In its response, the company again disagreed, identifying a different calculation that would undercut the staff’s calculation and result in a closer comparison.  Moreover, the company asserted that, in addition to management, its investor group also viewed its non-GAAP net income per share metric as a performance metric and expected that guidance to continue on a consistent basis, notwithstanding the staff’s belief that it should be discontinued:

“In a situation where the Company were to miss earnings guidance, it would be of critical importance to report the miss on the same terms and using metrics already analyzed by investors. Given the investment community’s expectation that the Company will continue to provide its non-GAAP net income per share for the third and fourth quarter of this year and for the full year 2016, and the fact that investors and analysts will evaluate the Company on the basis of results in light of the current guidance, the Company will, at a minimum, need to continue to provide this information in connection with its earnings press releases for the third quarter of 2016 and the fourth quarter and full year 2016. The Company intends to reach out by telephone to discuss these issues with the Staff.”

But the staff continued to disagree on this point:

“We note from your response to prior comment 1 and our subsequent discussions that you continue to view your non-GAAP adjusted net income attributable to shareholders, including its presentation on a per share basis, as solely a performance measure. While we do not agree and believe that the measure you present is clearly and closely related to cash flows, we recognize that how you characterize it is a matter of significant judgment. While we also recognize that other companies, particularly in your industry, make these types of significant adjustments, it does not suggest that the magnitude of your departure from GAAP results nor the resulting similarity to cash flows is at all common.”

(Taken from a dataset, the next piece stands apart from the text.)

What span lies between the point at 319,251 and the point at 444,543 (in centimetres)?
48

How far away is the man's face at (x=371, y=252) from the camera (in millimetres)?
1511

The staff then suggested that the company reexamine the CDI “and consider ending your practice of providing the per share data.”  However, if the company chose to continue, the staff advocated several changes to make in the disclosure:

  • “Retitle the measure to more clearly reflect the extent of its departure from the concept of earnings. For example, the title should be consistent with the fact that you typically exclude more than half of all operating expenses;
  • Quantify the cumulative excluded cost of acquiring the intellectual property associated with revenue recognized (e.g., accumulated amortization for products currently being sold); and
  • Clearly state that your non-GAAP results have not been, and never will be, burdened with any of the costs to acquire the underlying products that are currently generating revenue.”

Finally, the staff indicated that “in light of our discussions about this matter, we will evaluate the industry practices you described to us and consider whether additional comprehensive non-GAAP staff guidance is appropriate.” Although the staff expressly indicated that it did not agree with the company’s view, it completed its review and reminded the company that it “and its management are responsible for the accuracy and adequacy of their disclosures, notwithstanding any review, comments, action or absence of action by the staff.”